EXERCISE PROMPT
Render every line of the records below as a JSON list of strings, one string per line, leaving out blank lines.

DATA PROVIDED
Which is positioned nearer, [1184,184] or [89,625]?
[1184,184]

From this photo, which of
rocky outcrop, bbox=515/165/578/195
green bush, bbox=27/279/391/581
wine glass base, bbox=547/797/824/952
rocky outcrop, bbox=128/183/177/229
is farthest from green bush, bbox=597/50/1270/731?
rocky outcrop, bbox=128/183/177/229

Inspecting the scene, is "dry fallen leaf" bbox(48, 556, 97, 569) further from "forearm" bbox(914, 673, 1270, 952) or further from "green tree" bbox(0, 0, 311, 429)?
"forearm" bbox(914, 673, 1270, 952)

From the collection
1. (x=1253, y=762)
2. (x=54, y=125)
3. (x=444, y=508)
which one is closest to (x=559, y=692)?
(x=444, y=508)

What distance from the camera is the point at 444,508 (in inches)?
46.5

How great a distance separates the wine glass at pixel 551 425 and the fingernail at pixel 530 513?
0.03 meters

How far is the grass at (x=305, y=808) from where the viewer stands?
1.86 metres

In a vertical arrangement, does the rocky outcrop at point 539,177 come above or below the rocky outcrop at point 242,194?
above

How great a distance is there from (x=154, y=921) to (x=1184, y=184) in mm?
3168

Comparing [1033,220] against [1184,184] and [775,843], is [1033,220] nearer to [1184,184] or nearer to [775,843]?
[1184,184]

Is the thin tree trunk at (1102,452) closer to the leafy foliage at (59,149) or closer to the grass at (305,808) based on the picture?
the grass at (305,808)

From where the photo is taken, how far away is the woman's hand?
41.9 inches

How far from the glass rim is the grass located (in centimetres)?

EXPECTED OUTPUT
[
  "Which is positioned nearer, [1184,184] or [89,625]?",
  "[1184,184]",
  "From this photo, which of",
  "rocky outcrop, bbox=515/165/578/195",
  "green bush, bbox=27/279/391/581",
  "wine glass base, bbox=547/797/824/952",
  "rocky outcrop, bbox=128/183/177/229",
  "is farthest from green bush, bbox=597/50/1270/731?",
  "rocky outcrop, bbox=128/183/177/229",
  "Inspecting the scene, is \"dry fallen leaf\" bbox(48, 556, 97, 569) further from \"forearm\" bbox(914, 673, 1270, 952) or further from \"green tree\" bbox(0, 0, 311, 429)?",
  "\"forearm\" bbox(914, 673, 1270, 952)",
  "From the collection",
  "1. (x=1253, y=762)",
  "2. (x=54, y=125)",
  "3. (x=444, y=508)",
  "which one is closest to (x=559, y=692)?",
  "(x=444, y=508)",
  "What distance from the camera is the point at 444,508 (in inches)?",
  "46.5",
  "How great a distance separates the wine glass at pixel 551 425 and the fingernail at pixel 530 513?",
  "0.03 meters",
  "How far is the grass at (x=305, y=808) from where the viewer stands?",
  "1.86 metres",
  "In a vertical arrangement, does the rocky outcrop at point 539,177 come above or below the rocky outcrop at point 242,194?",
  "above",
  "How great a distance is there from (x=154, y=921) to (x=1184, y=184) in mm?",
  "3168",
  "Comparing [1033,220] against [1184,184] and [775,843], is [1033,220] nearer to [1184,184] or nearer to [775,843]?",
  "[1184,184]",
  "Is the thin tree trunk at (1102,452) closer to the leafy foliage at (59,149) or closer to the grass at (305,808) based on the picture?",
  "the grass at (305,808)",
  "From where the photo is taken, how far away is the woman's hand?",
  "41.9 inches",
  "How far from the glass rim is the grass located (in centimetres)?"
]